Conan Doyle, Kilkenny city
Hurling final a cause for pride
Sir, Let us hope that the rest of the world was able to view the scintillating All-Ireland hurling final to form some idea of what the real Ireland is like. I was one of only two Kilkenny supporters (the other being my son) in the Clyde Court Hotel this afternoon where mesmerised American tourists were supporting the so-called underdogs with cries of ‘Up the Blues’.
We can hardly hope to see a finer display of hurling. How pleasing to see the replay designated for Croke Park on September 27, if the players have sufficient time to recover from their heroic endeavours.
In the football semi-final Mayo were surely defeated in the end by sheer exhaustion in the second period of extra time in the replay against Kerry (who were deserving winners).
May I suggest that we send the two hurling finalists as missionaries to the northern counties to teach them the rudiments of this wonderful game, played with superlative courage and pride this afternoon.
Such an occasion must surely be a source of pride for Irish men and women throughout the world, and a source of envy to the rest of us.
Dr Gerald Morgan, Trinity College, Dublin 2
Austerity shown to be futile
Obviously, the pumping of more than €500 billion into the EU economy by the European Central Bank means the horrendous austerity hell nations have been are going through has been meaningless, if this could have been done as far back as 2008.

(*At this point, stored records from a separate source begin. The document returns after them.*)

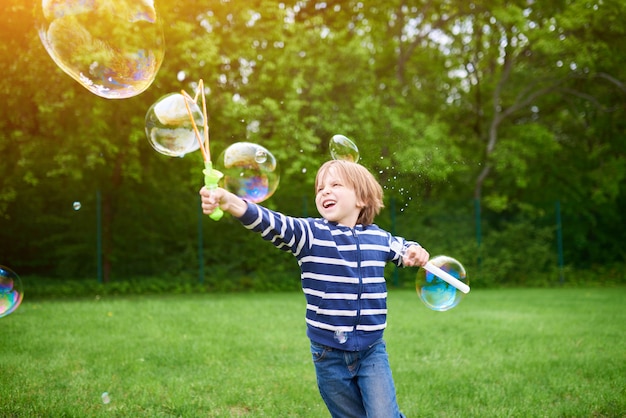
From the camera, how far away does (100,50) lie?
4.30 m

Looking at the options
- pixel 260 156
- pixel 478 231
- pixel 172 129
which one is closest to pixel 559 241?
pixel 478 231

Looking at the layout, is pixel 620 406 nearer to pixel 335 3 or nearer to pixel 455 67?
pixel 335 3

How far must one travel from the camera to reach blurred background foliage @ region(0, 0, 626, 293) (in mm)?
12039

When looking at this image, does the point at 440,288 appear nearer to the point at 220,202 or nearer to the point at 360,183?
the point at 360,183

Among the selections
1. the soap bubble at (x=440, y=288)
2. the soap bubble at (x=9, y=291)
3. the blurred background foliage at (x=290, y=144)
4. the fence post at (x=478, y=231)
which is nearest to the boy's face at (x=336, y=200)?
the soap bubble at (x=440, y=288)

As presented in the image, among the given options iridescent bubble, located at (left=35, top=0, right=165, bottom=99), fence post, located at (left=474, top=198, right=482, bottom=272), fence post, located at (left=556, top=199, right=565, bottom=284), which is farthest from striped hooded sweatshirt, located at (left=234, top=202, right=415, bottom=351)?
fence post, located at (left=556, top=199, right=565, bottom=284)

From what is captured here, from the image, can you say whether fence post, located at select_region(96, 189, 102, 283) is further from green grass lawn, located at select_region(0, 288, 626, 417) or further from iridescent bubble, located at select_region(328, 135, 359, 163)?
iridescent bubble, located at select_region(328, 135, 359, 163)

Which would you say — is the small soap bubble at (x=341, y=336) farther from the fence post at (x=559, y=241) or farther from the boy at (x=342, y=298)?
the fence post at (x=559, y=241)

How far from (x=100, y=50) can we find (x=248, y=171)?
1376 mm

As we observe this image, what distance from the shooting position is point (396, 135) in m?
13.5

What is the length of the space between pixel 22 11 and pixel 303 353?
873 cm

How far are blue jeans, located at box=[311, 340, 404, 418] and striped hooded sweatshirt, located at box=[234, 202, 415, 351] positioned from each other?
0.22 feet

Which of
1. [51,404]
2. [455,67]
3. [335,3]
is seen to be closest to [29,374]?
[51,404]

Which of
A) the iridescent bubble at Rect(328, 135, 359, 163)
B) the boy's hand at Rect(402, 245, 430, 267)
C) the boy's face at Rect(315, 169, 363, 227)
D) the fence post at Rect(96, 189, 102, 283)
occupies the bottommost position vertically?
the fence post at Rect(96, 189, 102, 283)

We are led by a group of damn fools who see citizens as mere cash machines. Grr.
Robert Sullivan, Bantry, Co Cork
EU ineptitude on display
They have squeezed the last drop of blood out of us, and practically sucked the financial marrow from our bones.

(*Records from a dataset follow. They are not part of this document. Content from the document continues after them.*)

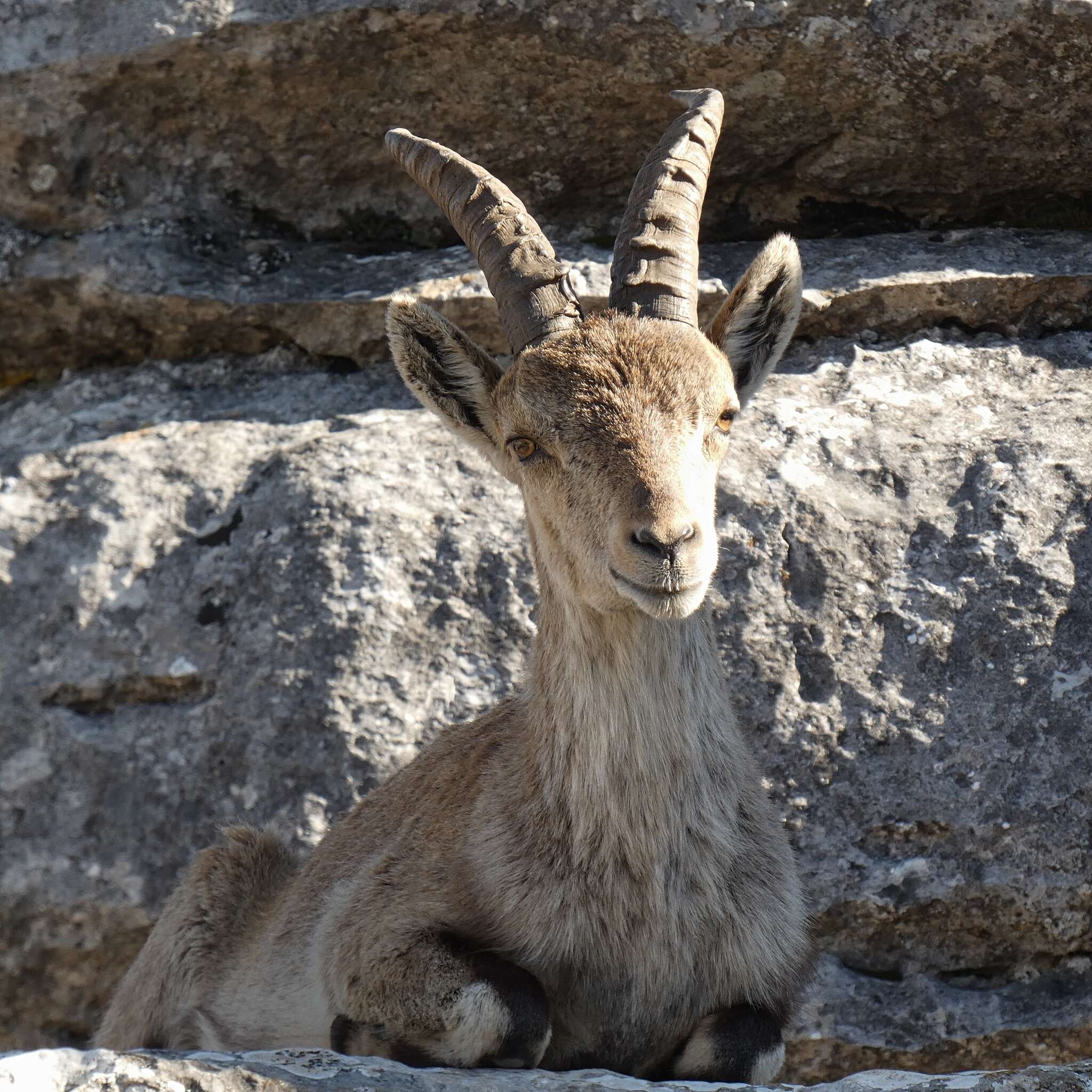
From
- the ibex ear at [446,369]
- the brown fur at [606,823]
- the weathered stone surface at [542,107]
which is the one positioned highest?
the weathered stone surface at [542,107]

Alas, all they have succeeded in doing, despite all that pain and hardship, is arriving right back where we started.
Any wonder Europe‘s economies are flat-lining when the cure has killed the patient?

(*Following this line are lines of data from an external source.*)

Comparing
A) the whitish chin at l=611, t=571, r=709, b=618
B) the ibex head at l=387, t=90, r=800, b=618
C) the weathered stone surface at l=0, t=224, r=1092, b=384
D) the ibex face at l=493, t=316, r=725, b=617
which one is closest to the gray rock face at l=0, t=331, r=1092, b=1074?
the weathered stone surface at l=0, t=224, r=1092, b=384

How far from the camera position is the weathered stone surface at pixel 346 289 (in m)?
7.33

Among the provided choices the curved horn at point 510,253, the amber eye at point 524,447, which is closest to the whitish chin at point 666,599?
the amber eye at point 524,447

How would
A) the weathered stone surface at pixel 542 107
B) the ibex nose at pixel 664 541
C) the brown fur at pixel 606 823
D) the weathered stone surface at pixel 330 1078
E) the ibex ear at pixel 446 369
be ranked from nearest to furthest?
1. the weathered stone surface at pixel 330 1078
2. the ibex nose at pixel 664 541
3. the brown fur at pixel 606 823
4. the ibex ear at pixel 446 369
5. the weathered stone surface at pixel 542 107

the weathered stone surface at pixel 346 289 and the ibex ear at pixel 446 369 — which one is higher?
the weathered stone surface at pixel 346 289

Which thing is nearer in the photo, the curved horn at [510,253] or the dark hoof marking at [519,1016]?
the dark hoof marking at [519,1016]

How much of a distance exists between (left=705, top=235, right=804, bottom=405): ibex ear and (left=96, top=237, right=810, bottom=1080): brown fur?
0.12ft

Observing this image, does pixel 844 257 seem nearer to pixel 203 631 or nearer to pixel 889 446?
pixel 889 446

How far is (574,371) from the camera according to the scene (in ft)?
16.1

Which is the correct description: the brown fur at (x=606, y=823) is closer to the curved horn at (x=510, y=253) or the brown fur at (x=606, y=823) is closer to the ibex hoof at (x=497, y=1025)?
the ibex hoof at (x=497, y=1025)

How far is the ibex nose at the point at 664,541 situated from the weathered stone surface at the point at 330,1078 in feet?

Now that the death certificate has been drawn up these geniuses – whom we do not elect, but who nonetheless control our commercial universe – seem to be on the verge of some kind of epiphany.
They know that they have made something of a hames of the whole business.
All that anguish and sacrifice has achieved nothing, so they have hit upon plan B.
Print more money and do away with interest rates.
The banks can throw money around again like snuff at the wake, and there will be some version of quantitative easing.
Further evidence, as if it were needed, that if the EU is the answer it must have been a silly question!
D O’Brien, Connemara, Co Galway
Israel should look to itself
The Israeli ambassador to Ireland, Boaz Modai, criticises pro-Palestinian protesters by saying that they “show no respect for democracy, for dialogue and for the hospitality for which this country is famous”.
May I suggest that he promptly takes himself off to Palestine and helps promote such ideals, particularly among that particular groups of his fellow men who are clearly not familiar with such notions as applying to their neighbours.